### Your goal
Search the records for the word "title" and report each line that has it.

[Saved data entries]
━━━━━━━━━━━━━━━━

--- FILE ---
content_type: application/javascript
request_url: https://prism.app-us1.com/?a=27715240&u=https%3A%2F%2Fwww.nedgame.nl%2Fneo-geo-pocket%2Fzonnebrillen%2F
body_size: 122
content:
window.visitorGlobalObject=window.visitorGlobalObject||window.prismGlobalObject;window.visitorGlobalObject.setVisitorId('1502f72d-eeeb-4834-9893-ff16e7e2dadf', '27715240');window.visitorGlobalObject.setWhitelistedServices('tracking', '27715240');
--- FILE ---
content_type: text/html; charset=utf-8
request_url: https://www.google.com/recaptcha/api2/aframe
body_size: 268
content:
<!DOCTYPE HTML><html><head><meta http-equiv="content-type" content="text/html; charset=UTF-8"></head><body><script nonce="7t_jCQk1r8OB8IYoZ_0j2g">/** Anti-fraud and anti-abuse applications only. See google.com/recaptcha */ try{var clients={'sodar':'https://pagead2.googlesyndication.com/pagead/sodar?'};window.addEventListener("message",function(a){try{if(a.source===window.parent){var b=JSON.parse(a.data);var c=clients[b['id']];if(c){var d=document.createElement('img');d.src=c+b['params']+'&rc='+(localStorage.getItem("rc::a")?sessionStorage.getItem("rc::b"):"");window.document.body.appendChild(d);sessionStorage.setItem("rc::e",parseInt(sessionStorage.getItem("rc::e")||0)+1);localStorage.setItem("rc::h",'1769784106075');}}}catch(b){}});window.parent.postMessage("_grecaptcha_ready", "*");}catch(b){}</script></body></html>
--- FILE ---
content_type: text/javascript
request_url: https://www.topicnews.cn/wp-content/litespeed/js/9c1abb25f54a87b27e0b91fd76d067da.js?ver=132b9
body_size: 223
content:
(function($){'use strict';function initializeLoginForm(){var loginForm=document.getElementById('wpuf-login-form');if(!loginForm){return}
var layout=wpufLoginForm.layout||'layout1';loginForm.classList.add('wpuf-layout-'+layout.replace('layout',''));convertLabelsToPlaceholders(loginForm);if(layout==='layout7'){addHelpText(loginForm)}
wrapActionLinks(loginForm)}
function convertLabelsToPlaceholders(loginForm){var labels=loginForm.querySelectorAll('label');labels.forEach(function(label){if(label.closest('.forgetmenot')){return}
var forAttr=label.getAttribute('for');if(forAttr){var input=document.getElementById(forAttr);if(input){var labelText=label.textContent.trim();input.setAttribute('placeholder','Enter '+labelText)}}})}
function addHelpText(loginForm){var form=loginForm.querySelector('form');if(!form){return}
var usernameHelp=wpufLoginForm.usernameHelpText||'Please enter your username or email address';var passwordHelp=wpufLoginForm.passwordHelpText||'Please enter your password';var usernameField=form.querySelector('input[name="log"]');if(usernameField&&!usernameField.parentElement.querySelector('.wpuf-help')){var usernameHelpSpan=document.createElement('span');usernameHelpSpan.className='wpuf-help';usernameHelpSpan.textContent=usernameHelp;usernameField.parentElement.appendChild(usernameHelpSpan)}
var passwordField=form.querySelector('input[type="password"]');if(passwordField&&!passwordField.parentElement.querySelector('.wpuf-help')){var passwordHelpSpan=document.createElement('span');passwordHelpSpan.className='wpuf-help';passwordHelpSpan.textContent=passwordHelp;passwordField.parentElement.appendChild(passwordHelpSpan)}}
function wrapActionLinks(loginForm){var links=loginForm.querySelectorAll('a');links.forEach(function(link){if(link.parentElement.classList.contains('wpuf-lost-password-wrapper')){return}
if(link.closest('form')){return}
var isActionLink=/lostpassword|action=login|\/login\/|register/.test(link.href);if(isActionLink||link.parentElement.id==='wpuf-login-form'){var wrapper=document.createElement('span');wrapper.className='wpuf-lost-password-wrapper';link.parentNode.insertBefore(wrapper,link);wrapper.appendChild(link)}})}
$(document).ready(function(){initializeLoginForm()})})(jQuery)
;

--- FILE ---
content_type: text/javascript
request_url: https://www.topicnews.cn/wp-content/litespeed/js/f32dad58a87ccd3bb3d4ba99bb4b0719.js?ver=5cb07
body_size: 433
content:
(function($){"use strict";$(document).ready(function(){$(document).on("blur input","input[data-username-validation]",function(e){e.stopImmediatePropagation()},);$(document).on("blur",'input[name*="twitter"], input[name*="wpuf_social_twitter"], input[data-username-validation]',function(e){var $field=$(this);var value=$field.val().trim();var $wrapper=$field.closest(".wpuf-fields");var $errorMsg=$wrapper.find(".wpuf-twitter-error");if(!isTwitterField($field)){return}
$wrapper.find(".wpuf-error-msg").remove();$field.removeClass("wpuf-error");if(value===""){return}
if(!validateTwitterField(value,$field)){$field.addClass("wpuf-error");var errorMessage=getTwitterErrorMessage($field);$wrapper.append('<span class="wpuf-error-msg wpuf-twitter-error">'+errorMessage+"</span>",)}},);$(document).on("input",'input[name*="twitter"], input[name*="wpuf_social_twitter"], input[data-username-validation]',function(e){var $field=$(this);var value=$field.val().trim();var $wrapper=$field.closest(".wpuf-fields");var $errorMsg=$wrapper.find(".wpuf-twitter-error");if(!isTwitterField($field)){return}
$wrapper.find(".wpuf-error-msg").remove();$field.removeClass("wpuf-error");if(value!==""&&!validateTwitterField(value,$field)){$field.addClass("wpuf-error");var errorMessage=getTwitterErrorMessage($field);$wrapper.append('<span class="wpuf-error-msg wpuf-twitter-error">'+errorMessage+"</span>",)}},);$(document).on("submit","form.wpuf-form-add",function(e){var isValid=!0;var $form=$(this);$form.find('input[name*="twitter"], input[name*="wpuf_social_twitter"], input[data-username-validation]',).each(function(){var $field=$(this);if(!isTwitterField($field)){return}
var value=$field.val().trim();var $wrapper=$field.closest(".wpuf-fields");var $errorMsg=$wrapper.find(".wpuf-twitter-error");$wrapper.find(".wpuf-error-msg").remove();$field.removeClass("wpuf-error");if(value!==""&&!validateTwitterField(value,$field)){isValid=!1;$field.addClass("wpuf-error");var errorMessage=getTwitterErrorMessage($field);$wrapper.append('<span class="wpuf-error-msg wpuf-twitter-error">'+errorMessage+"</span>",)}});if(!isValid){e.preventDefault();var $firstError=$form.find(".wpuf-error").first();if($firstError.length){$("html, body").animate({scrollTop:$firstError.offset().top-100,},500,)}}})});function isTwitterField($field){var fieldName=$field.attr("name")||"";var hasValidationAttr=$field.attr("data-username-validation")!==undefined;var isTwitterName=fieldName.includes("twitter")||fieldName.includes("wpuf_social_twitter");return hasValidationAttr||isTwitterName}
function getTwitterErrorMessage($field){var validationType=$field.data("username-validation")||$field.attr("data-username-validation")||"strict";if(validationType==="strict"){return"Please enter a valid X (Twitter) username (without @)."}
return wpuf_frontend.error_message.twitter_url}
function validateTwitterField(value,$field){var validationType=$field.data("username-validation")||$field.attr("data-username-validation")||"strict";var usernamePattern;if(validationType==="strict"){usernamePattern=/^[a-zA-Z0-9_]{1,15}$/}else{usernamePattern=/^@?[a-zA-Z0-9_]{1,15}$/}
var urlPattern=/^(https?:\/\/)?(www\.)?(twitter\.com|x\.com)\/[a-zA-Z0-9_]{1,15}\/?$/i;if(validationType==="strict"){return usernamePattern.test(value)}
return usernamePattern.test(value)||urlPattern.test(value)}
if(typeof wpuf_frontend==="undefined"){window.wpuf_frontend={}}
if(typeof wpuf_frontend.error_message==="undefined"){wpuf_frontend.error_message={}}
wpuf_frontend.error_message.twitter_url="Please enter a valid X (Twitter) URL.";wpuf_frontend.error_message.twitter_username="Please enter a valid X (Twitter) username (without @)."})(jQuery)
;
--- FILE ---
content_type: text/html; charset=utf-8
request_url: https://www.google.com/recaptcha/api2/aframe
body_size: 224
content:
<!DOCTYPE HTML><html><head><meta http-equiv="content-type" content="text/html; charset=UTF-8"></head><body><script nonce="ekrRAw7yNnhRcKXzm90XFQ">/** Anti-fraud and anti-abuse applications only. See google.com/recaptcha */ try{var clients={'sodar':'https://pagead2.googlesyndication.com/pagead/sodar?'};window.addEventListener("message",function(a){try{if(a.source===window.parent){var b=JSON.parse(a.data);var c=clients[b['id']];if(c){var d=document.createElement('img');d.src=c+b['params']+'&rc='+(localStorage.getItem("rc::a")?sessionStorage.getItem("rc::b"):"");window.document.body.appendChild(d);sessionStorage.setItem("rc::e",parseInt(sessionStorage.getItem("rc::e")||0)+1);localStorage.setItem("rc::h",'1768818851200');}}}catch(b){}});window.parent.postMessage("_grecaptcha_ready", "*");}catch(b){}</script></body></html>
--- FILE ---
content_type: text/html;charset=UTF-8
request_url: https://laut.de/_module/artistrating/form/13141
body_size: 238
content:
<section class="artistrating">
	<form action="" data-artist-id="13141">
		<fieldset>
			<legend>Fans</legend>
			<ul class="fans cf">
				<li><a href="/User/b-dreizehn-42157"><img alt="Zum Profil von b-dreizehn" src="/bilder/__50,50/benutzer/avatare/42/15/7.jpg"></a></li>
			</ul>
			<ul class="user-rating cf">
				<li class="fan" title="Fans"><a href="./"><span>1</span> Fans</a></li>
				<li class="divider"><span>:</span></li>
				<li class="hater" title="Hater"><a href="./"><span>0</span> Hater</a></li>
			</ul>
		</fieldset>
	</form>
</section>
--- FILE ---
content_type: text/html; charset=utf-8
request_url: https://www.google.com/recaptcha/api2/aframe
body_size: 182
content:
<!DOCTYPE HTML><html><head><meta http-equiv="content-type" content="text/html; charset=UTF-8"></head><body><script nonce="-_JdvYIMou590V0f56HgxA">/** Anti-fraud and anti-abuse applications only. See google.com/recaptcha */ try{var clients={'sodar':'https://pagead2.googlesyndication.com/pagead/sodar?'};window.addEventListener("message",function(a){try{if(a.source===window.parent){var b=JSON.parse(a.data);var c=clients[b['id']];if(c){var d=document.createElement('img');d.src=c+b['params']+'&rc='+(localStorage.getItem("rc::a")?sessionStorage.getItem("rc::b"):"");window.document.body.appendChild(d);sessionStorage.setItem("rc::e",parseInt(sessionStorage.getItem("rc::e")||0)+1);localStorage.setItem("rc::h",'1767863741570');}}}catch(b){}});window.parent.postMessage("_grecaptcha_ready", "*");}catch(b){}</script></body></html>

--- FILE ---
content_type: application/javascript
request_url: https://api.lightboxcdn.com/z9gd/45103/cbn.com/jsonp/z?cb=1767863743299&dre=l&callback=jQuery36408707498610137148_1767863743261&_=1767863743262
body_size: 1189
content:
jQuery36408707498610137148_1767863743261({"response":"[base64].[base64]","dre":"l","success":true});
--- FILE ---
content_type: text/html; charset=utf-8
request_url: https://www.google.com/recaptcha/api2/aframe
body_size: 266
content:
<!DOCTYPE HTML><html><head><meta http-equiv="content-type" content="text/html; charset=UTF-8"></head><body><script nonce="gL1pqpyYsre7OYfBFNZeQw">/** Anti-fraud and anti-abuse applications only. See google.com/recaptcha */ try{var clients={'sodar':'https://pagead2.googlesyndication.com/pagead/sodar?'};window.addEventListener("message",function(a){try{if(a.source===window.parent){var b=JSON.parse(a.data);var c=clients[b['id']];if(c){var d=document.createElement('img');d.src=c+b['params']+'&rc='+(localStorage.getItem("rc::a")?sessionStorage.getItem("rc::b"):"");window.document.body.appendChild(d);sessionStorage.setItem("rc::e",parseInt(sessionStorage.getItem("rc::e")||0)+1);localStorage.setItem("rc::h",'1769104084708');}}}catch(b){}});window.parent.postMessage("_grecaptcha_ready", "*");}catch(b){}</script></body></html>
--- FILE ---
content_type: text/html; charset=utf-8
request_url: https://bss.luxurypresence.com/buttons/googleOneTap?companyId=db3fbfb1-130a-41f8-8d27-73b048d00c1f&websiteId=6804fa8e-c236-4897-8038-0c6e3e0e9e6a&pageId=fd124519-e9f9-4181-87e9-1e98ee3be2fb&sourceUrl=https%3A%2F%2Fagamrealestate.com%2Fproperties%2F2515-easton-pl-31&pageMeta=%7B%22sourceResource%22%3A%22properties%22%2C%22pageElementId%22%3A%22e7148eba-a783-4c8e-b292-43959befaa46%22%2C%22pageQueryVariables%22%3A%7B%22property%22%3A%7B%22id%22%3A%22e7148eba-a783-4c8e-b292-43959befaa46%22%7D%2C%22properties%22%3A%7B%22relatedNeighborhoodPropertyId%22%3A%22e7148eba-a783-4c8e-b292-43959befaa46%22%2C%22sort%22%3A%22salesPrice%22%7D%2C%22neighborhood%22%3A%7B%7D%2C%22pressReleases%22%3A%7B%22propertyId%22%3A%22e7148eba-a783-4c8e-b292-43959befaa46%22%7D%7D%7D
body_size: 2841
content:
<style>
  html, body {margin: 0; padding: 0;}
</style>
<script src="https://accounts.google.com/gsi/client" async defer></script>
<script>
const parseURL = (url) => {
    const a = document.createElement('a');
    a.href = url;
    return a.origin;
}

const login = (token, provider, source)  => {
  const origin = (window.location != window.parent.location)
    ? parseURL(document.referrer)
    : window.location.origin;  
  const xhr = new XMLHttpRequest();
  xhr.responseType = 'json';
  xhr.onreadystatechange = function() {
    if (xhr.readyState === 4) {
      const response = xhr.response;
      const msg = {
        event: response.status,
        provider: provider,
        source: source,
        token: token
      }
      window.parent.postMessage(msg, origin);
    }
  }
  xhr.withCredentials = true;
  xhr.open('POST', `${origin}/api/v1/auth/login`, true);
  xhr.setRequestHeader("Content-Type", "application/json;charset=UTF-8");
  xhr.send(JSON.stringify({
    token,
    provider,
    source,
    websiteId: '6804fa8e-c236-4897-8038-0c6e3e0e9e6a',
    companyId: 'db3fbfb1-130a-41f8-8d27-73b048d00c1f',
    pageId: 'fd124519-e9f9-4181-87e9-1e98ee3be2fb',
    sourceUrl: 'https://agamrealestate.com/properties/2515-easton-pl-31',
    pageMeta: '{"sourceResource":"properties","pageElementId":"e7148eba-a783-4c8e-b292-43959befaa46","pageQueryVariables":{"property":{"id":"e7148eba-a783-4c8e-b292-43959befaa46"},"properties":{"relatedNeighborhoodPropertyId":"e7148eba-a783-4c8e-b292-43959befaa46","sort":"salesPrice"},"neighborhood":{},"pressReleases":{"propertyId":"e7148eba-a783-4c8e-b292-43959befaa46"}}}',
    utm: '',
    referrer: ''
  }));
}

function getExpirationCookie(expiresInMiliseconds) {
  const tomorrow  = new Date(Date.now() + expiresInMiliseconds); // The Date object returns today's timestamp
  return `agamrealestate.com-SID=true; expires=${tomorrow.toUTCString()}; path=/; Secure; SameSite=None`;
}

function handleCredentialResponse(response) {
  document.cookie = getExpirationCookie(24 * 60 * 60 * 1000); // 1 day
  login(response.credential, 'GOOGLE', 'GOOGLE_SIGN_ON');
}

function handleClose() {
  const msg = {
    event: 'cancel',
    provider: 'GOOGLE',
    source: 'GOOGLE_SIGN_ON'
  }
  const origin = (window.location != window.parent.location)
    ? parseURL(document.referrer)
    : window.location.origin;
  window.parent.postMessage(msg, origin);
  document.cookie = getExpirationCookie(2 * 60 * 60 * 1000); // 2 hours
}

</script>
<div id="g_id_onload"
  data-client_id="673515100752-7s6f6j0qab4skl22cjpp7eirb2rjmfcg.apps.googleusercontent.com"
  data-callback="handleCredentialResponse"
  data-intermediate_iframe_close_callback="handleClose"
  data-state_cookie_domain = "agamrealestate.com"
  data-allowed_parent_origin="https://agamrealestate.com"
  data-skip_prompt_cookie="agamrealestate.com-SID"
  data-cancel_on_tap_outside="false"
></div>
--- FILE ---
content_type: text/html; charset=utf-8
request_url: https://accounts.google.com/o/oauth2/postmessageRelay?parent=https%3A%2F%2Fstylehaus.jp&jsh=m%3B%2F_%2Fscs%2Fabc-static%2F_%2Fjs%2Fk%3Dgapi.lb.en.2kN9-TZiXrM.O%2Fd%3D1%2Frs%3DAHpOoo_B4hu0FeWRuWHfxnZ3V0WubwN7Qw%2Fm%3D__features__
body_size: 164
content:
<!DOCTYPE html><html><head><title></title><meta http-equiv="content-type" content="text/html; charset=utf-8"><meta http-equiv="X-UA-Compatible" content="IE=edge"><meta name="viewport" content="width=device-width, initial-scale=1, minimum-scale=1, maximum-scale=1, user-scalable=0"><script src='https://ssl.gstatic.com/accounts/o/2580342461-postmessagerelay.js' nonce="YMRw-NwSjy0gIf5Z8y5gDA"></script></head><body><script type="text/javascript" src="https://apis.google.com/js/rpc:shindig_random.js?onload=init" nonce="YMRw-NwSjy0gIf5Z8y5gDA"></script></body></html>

━━━━━━━━━━━━━━━━

### Task output
				<li class="fan" title="Fans"><a href="./"><span>1</span> Fans</a></li>
				<li class="hater" title="Hater"><a href="./"><span>0</span> Hater</a></li>
<!DOCTYPE html><html><head><title></title><meta http-equiv="content-type" content="text/html; charset=utf-8"><meta http-equiv="X-UA-Compatible" content="IE=edge"><meta name="viewport" content="width=device-width, initial-scale=1, minimum-scale=1, maximum-scale=1, user-scalable=0"><script src='https://ssl.gstatic.com/accounts/o/2580342461-postmessagerelay.js' nonce="YMRw-NwSjy0gIf5Z8y5gDA"></script></head><body><script type="text/javascript" src="https://apis.google.com/js/rpc:shindig_random.js?onload=init" nonce="YMRw-NwSjy0gIf5Z8y5gDA"></script></body></html>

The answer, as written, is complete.